Pour faire face rapidement à la grande dépendance actuelle, nous ne sommes pas forcément hostiles à un éventuel recours partiel à l'assurance, à condition que soit préalablement mis en place un panier global de services dont pourrait bénéficier l'ensemble de la population et qui serait financé par la solidarité nationale.
Comment financer ce panier de services ? Plusieurs pistes ont déjà été évoquées, telles que la mobilisation d'une seconde journée de solidarité, la majoration du taux de CSG, le relèvement des droits de succession, la suppression du bouclier fiscal, l'institution d'une taxe sur le revenu du capital ou la mise en place d'une TVA sociale. Nous aborderons le sujet au sein de notre conseil d'administration, mais je peux d'ores et déjà vous indiquer que nous ne saurions cautionner des propositions de financement reposant sur le recours sur succession ou sur le viager. De telles solutions risquent, en effet, d'avoir un effet dissuasif et d'aboutir à une prise en charge à deux vitesses, ce qui serait inacceptable. Souvenez-vous de ce qui s'était passé avec la prestation spécifique dépendance (PSD) : la moitié des personnes dépendantes, qui en avaient pourtant besoin et remplissaient le conditions pour l'obtenir, ne l'avait pas demandée.
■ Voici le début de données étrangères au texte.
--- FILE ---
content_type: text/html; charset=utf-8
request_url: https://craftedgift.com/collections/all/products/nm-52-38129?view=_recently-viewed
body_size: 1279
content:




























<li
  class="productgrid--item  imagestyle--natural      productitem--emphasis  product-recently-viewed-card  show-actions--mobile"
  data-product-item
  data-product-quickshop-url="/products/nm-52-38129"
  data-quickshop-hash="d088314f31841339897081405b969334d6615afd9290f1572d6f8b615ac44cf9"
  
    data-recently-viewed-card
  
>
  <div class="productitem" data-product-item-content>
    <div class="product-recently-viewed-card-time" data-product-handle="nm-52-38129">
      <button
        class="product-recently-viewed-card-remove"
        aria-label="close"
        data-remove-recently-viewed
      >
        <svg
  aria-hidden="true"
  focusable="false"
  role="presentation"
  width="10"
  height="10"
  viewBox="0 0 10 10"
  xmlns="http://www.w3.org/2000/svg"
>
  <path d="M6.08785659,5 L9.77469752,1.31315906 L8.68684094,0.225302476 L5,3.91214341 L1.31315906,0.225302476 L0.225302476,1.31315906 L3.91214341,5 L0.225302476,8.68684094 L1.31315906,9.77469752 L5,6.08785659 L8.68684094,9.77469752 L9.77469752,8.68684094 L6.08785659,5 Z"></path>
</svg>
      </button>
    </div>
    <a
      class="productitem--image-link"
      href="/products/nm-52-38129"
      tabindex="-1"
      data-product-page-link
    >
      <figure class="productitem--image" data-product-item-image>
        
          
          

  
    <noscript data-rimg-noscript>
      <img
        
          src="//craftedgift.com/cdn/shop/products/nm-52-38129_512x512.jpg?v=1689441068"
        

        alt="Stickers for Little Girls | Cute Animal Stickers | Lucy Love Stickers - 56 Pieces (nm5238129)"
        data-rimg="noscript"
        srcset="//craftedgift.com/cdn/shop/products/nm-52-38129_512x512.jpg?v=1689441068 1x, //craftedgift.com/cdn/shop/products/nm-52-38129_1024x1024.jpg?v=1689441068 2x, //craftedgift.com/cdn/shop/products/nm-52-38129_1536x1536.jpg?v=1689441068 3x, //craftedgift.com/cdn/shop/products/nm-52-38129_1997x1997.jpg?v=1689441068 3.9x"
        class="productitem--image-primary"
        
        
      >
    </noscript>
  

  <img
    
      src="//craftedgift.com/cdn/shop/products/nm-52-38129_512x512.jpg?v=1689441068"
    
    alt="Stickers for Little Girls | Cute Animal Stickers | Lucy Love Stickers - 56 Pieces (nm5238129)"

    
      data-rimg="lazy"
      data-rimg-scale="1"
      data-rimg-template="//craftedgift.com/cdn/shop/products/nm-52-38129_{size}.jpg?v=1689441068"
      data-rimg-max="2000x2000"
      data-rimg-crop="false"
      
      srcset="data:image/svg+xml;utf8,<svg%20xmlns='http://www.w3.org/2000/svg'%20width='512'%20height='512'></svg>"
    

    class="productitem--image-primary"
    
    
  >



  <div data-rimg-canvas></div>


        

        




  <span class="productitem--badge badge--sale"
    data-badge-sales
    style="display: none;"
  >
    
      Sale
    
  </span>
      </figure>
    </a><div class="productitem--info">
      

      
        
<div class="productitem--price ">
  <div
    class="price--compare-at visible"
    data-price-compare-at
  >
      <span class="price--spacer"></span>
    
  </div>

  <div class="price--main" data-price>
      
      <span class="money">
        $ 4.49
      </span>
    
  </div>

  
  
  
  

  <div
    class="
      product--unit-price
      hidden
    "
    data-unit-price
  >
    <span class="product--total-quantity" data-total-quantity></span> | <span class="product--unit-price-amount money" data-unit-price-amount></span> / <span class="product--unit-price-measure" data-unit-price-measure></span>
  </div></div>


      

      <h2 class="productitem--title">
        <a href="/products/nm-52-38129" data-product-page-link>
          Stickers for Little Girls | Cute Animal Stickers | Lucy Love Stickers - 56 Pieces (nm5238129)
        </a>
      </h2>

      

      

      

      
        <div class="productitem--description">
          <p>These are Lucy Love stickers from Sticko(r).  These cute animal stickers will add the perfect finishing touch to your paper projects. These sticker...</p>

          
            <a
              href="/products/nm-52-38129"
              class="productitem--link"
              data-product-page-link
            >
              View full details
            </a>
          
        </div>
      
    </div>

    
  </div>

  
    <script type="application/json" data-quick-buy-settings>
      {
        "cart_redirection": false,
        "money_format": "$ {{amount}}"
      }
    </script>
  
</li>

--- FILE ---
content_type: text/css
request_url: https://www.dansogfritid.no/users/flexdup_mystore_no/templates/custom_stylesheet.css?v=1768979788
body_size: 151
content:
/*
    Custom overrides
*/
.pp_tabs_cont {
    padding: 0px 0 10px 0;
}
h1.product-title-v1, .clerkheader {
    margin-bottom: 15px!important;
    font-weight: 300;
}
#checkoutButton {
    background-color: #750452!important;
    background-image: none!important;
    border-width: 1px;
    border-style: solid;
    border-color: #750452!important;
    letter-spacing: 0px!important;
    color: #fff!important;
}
En dernier lieu, nous sommes très favorables à ce que la CNSA se voit confier un rôle pivot dans la gouvernance du dossier de la dépendance. Les agences régionales de santé pourraient assurer le financement des établissements et services sociaux et médicosociaux. Et sur le plan local, une caisse d'assurance « autonomie » permettrait un accès aux droits, s'agissant des prestations que nous souhaiterions mettre en place à long terme.